BEGIN Source data
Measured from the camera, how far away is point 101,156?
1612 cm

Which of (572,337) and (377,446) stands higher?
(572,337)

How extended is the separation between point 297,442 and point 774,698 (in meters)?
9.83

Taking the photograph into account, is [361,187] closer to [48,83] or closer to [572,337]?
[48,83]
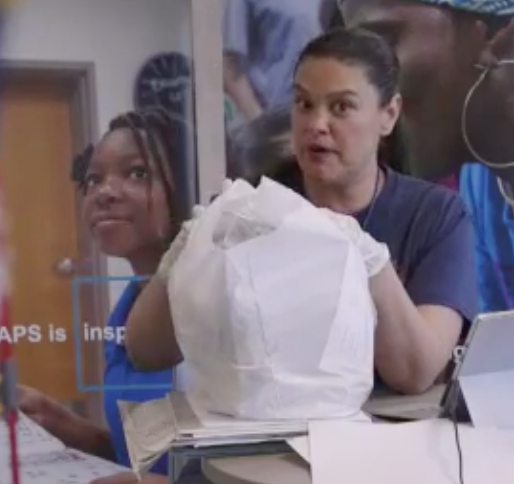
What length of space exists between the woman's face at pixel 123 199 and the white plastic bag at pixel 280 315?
39.7 inches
END Source data
Goal: Can you repeat each of the records above word for word, leaving out the pictures?

Solution for this problem:
Measured from the camera, how far away is point 101,156?
1612 cm

Which of (572,337) and (377,446) stands higher?
(572,337)

How extended is the separation between point 297,442 and point 774,698 (in meters)?
9.83

Taking the photograph into account, is [361,187] closer to [48,83] or closer to [572,337]?
[48,83]
What length of space exists between the woman's face at pixel 123 199 and the white plastic bag at pixel 280 315?
39.7 inches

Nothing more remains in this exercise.